From mboxrd@z Thu Jan  1 00:00:00 1970
From: "Lelsie Rhorer" <lrhorer@satx.rr.com>
Subject: RE: RAID halting
Date: Thu, 2 Apr 2009 18:01:12 -0500
Message-ID: <20090402230114.EFCO22375.cdptpa-omta01.mail.rr.com@Leslie>
References: <18900.27230.197006.570645@tree.ty.sabi.co.uk>
Reply-To: <lrhorer@satx.rr.com>
Mime-Version: 1.0
Content-Type: text/plain;
	charset="us-ascii"
Content-Transfer-Encoding: 7bit
Return-path: <linux-raid-owner@vger.kernel.org>
In-Reply-To: <18900.27230.197006.570645@tree.ty.sabi.co.uk>
Sender: linux-raid-owner@vger.kernel.org
To: 'Linux RAID' <linux-raid@vger.kernel.org>
List-Id: linux-raid.ids

>> The issue is the entire array will occasionally pause completely
>> for about 40 seconds when a file is created. [ ... ] During heavy
>> file transfer activity, sometimes the system halts with every
>> other file creation. [ ... ] There are other drives formatted
>> with other file systems on the machine, but the issue has never
>> been seen on any of the other drives.  When the array runs its
>> regularly scheduled health check, the problem is much worse. [
>> ... ]

>Looks like that either you have hw issues (transfer errors, bad
>blocks) or more likely the cache flusher and elevator settings have
>not been tuned for a steady flow.

That doesn't sound right.  I can read and write all day long at up to 450
Mbps in both directions continuously for hours at a time.  It's only when a
file is created, even a file of only a few bytes, that the issue occurs, and
then not always.  Indeed, earlier today I had transfers going with an
average throughput of more than 300 Mbps total and despite creating more
than 20 new files, not once did the transfers halt.
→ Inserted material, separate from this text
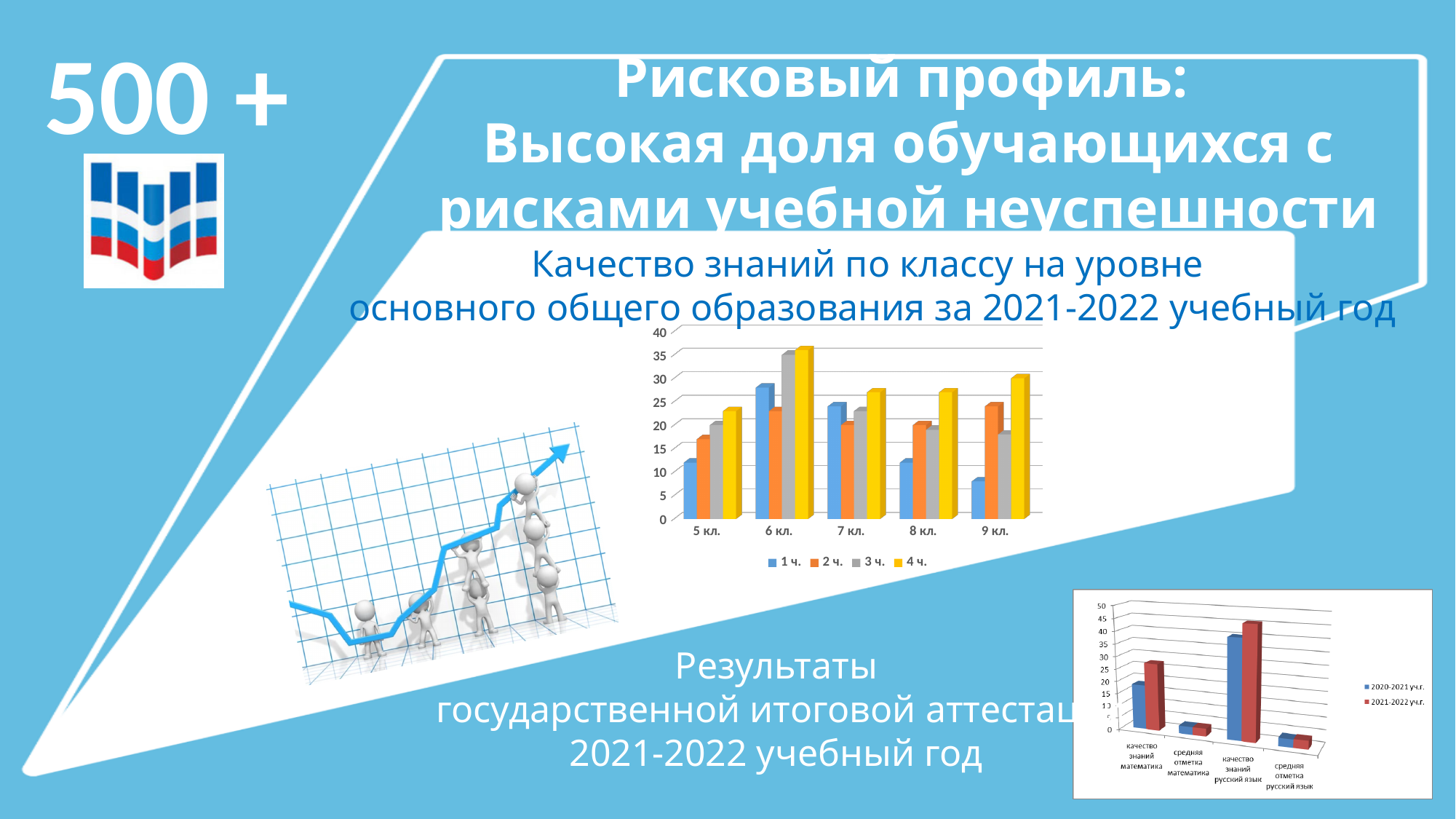
On the chart 'Результаты государственной итоговой аттестации 2021-2022 учебный год' (bottom right), is the 2021-2022 уч.г. value for качество знаний русский язык greater or less than 40? greater On the chart 'Качество знаний по классу', is the value for 1 ч. in 6 кл. greater or less than 25? greater On the chart 'Качество знаний по классу', which is larger for 1 ч.: 5 кл. or 6 кл.? 6 кл. On the chart 'Качество знаний по классу', is the value for 1 ч. in 9 кл. greater or less than 10? less On the chart 'Качество знаний по классу на уровне основного общего образования за 2021-2022 учебный год', how many series does the legend list? 4 On the chart 'Качество знаний по классу', which series has the lowest bar for 9 кл.? 1 ч. On the chart 'Качество знаний по классу на уровне основного общего образования за 2021-2022 учебный год', how many classes (categories) are shown on the x axis? 5 On the chart 'Результаты государственной итоговой аттестации 2021-2022 учебный год' (bottom right), which category has the highest bar? качество знаний русский язык On the chart 'Качество знаний по классу', which class has the highest bar overall? 6 кл. On the chart 'Качество знаний по классу', which series is shown in yellow in the legend? 4 ч. On the chart 'Результаты государственной итоговой аттестации 2021-2022 учебный год' (bottom right), how many series does the legend list? 2 What kind of chart is the 'Качество знаний по классу' chart? Bar chart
> How can I troubleshoot and more importantly resolve this issue?

>Well, troubleshooting would require a good understanding of file
>system design and storage subsystem design, and quite a bit of time.
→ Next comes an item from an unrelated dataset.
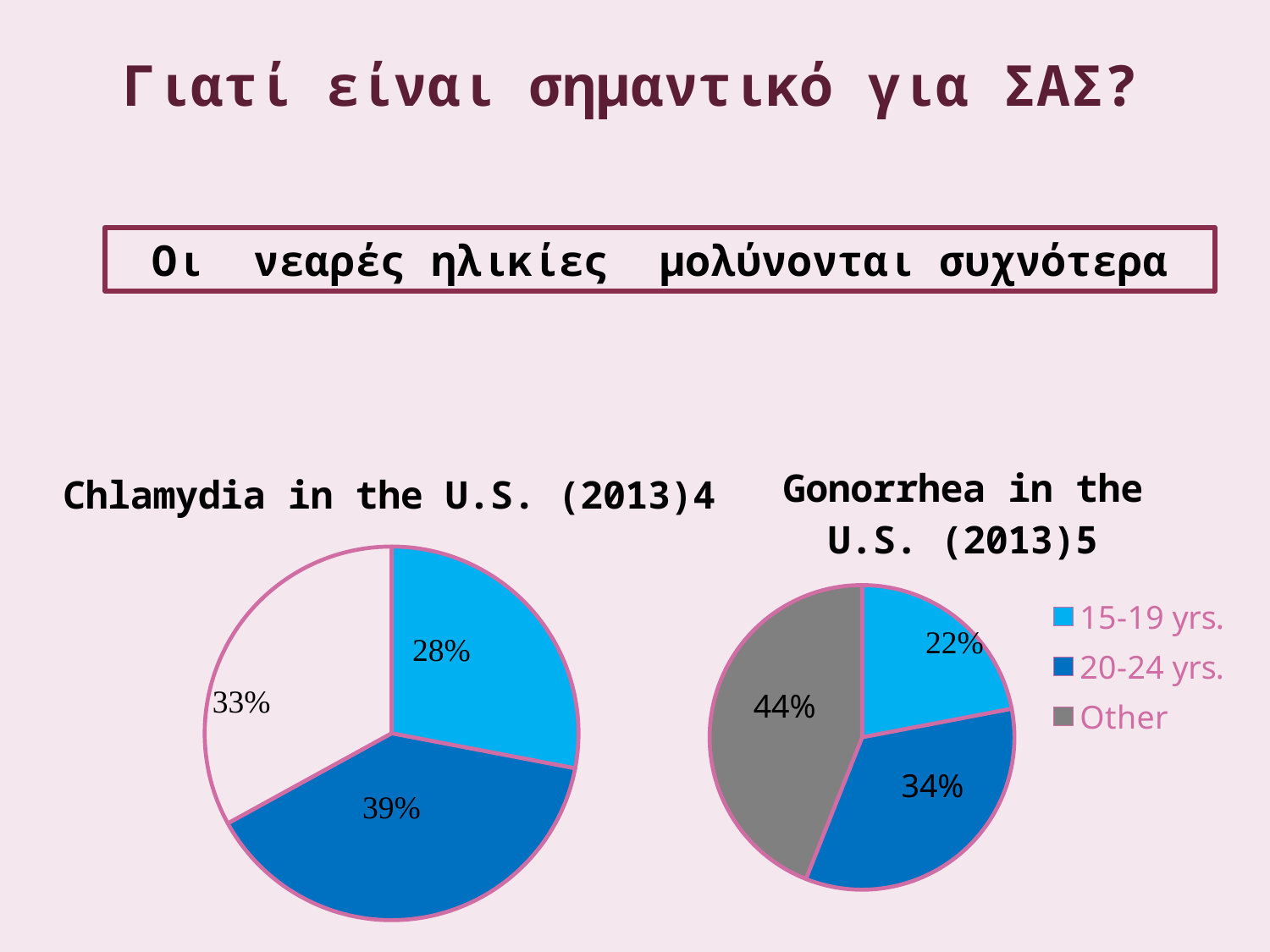
In the Gonorrhea in the U.S. (2013) chart, which slice is the smallest? 15-19 yrs. In the Gonorrhea in the U.S. (2013) chart, what share is shown for the 15-19 yrs. slice? 22% How many entries does the legend next to the Gonorrhea in the U.S. (2013) chart list? 3 In the Chlamydia in the U.S. (2013) chart, what share is shown for the 20-24 yrs. slice? 39% In the Chlamydia in the U.S. (2013) chart, what percentage is shown on the white slice? 33% What kind of chart is used for Chlamydia in the U.S. (2013)? Pie chart In the Gonorrhea in the U.S. (2013) chart, what share is shown for the 20-24 yrs. slice? 34% In the Chlamydia in the U.S. (2013) chart, which slice is the largest? 20-24 yrs. In the Gonorrhea in the U.S. (2013) chart, what is the difference between the Other slice and the 15-19 yrs. slice? 22% In the Chlamydia in the U.S. (2013) chart, what share is shown for the 15-19 yrs. slice? 28% In the Gonorrhea in the U.S. (2013) chart, what share is shown for the Other slice? 44% In the Gonorrhea in the U.S. (2013) chart, which slice is the largest? Other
>However, for hardware errors check the kernel logs, and for cache
>flusher and elevator settings check the 'bi'/'bo' numbers of
>'vmstat 1' while the pause happens.

I've already done that.  There are no errors of any sort in the kernel log.
Vmstat only tells me both bi and bo are zero, which we already knew.  I've
tried ps, iostat, vmstat, and top, and nothing provides anything of any
significance I can see except that resierfs is waiting on md, which we
already knew, and (as I recall - it's been a couple of weeks) the number of
bytes in and out of md0 falls to zero.

>For a deeper profile of per-drive IO run 'watch iostat 1 2' while
>this is happening. This might also help indicate drive errors (no
>IO is happening) or flusher/elevator tuning issues (lots of IO is
>happening suddenfly).

I'll give it a try.  I haven't been able to reproduce the issue today.
Usually it's pretty easy.